Fusion simplifies and improves the efficiency of Nextflow pipelines in Azure Batch in several ways:

  • No need to use the Azure CLI tool for copying data to and from Azure Blob Storage.
  • No need to install the Azure CLI tool to the node machine
  • By replacing the Azure CLI with a native API client, the transfer is much more robust at scale.
  • By streaming relevant data and monitoring the virtual machine storage, Fusion can use more data than the capacity of the attached storage drive

Platform Azure Batch compute environments

Seqera Platform supports Fusion in Batch Forge and manual Azure Batch compute environments.

See Azure Batch for compute and storage recommendations and instructions to enable Fusion.

Nextflow CLI

We recommend selecting machine types with a local temp storage disk of at least 200 GB and a random read speed of 1000 MBps or more for large and long-lived production pipelines. The suffix d after the core number (e.g., Standard_E16*d*_v5) denotes a VM with a local temp disk. Select instances with Standard SSDs — Fusion does not support Azure network-attached storage (Premium SSDv2, Ultra Disk, etc.). Larger local storage increases Fusion's throughput and reduces the chance of overloading the machine.
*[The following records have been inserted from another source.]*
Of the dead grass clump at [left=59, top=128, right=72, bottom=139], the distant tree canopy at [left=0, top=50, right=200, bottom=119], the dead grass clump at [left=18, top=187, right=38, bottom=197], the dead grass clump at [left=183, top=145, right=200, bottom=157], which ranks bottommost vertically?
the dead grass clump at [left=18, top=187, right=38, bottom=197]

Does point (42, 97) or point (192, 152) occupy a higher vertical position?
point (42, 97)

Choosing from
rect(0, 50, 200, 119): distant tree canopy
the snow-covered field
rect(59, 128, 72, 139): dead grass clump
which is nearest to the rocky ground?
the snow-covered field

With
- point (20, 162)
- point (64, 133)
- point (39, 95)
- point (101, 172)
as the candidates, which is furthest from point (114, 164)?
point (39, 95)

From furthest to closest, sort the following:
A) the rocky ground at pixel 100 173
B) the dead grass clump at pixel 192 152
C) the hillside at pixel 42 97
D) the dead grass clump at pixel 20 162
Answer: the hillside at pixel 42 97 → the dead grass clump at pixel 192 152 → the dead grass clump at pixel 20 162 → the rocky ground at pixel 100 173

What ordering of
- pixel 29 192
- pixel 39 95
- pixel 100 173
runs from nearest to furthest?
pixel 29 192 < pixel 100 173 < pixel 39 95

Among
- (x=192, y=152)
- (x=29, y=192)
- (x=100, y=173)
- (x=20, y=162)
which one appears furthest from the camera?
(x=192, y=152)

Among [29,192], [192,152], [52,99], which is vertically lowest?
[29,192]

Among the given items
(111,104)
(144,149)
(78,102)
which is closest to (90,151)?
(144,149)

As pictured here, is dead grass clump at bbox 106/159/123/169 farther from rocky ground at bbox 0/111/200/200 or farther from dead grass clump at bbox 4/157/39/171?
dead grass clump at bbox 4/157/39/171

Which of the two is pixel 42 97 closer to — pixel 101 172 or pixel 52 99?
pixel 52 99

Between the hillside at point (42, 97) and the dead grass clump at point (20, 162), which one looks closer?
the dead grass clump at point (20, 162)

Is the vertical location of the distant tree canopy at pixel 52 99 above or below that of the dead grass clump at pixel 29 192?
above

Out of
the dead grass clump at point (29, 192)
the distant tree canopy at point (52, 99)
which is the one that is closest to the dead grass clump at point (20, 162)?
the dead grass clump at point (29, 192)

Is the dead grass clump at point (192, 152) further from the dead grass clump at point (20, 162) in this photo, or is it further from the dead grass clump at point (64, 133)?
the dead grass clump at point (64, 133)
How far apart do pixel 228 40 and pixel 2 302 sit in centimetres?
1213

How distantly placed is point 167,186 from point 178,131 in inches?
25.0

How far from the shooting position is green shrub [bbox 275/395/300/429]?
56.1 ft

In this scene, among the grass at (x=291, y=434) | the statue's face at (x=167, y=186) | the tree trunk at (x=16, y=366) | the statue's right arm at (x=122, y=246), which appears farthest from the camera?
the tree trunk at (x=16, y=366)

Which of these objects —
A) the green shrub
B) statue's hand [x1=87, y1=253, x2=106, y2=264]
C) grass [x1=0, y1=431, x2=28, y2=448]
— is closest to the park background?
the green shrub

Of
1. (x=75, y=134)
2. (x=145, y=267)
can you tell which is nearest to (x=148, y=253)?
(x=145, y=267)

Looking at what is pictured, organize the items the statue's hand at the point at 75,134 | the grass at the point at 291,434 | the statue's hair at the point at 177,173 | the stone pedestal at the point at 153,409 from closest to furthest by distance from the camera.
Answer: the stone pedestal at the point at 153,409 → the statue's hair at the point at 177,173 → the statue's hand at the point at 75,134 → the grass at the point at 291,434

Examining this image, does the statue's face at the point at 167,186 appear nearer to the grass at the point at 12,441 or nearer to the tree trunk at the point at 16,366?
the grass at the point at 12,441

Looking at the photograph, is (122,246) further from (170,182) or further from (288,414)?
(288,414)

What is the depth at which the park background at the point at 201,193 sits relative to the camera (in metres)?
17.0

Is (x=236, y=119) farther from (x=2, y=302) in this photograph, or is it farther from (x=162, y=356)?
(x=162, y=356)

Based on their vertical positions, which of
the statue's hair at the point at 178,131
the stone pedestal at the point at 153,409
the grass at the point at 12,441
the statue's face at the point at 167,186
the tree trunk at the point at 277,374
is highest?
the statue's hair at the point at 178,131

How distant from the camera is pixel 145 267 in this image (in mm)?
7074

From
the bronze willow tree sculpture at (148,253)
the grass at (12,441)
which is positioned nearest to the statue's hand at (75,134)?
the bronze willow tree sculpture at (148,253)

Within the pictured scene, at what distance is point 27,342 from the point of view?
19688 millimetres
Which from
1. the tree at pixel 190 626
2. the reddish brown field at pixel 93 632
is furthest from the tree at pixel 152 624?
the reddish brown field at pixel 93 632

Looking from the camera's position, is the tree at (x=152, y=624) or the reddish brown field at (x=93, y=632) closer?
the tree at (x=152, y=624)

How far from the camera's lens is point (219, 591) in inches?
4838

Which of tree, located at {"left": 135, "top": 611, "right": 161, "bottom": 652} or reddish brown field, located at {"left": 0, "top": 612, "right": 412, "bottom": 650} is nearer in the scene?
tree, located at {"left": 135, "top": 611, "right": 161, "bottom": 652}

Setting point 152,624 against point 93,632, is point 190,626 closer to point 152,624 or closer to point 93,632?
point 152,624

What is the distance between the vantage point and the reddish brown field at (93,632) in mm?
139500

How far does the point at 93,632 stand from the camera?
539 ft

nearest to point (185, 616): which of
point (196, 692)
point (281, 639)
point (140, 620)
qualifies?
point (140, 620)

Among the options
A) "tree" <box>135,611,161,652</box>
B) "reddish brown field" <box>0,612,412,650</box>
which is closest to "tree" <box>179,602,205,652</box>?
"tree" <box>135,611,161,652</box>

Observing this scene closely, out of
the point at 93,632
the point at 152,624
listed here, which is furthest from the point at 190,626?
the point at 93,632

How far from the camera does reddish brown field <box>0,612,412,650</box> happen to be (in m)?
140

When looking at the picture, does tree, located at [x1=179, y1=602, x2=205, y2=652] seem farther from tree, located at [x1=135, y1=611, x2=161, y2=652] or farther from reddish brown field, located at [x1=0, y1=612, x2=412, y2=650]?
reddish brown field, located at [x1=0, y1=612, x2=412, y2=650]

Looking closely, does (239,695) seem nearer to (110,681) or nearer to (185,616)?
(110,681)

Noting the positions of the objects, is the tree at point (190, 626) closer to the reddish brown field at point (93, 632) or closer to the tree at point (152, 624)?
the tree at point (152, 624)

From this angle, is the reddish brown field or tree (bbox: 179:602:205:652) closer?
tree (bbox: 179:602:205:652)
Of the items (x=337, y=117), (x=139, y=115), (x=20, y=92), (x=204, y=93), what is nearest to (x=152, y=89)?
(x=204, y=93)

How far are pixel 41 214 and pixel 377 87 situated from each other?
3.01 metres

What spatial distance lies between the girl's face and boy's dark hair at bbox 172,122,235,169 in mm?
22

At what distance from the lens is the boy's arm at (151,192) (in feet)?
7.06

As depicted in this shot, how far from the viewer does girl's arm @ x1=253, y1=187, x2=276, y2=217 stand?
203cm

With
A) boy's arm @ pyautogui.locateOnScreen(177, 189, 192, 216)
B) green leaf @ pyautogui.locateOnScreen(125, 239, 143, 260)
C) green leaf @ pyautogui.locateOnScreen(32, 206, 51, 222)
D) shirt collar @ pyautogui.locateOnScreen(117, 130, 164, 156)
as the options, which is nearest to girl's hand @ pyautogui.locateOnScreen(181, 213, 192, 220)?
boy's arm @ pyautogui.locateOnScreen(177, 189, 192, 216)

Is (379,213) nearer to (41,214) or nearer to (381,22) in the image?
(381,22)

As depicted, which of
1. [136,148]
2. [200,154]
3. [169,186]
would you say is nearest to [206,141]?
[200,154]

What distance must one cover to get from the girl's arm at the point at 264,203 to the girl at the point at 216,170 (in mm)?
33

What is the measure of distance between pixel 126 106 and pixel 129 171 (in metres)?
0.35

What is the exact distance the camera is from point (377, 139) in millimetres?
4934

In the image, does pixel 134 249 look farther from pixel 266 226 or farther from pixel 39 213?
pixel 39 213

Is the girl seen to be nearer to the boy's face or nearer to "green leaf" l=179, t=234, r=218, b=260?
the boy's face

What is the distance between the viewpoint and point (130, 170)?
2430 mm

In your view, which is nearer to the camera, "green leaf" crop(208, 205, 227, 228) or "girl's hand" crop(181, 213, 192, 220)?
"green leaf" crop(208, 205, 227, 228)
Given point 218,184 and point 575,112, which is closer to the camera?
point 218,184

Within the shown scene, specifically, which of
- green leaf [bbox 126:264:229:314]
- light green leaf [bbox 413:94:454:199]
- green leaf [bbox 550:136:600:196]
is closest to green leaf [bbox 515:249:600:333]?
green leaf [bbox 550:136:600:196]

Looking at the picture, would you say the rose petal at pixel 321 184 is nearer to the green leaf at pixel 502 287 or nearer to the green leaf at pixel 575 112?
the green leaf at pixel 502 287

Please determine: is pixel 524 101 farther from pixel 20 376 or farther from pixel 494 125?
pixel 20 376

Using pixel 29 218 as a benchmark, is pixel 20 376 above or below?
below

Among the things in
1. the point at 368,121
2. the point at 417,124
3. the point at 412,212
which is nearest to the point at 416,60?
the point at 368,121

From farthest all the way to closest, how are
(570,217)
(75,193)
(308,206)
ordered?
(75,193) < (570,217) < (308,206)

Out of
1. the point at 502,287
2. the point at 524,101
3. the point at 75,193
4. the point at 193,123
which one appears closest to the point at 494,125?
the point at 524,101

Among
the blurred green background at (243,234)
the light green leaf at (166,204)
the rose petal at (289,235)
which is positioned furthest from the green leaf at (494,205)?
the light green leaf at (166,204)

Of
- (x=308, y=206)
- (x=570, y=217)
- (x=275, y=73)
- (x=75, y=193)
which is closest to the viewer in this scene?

See Sizes for virtual machines in Azure for more information.

  1. Add the following to your nextflow.conf file:

    fusion.enabled = true
    wave.enabled = true
    process.executor = 'azure-batch'
  2. Run the pipeline with the usual run command:

    nextflow run <YOUR PIPELINE SCRIPT> -w az://<YOUR CONTAINER>/scratch

    Replace <YOUR PIPELINE SCRIPT> with your pipeline Git repository URI and <YOUR CONTAINER> with your Blob Storage container.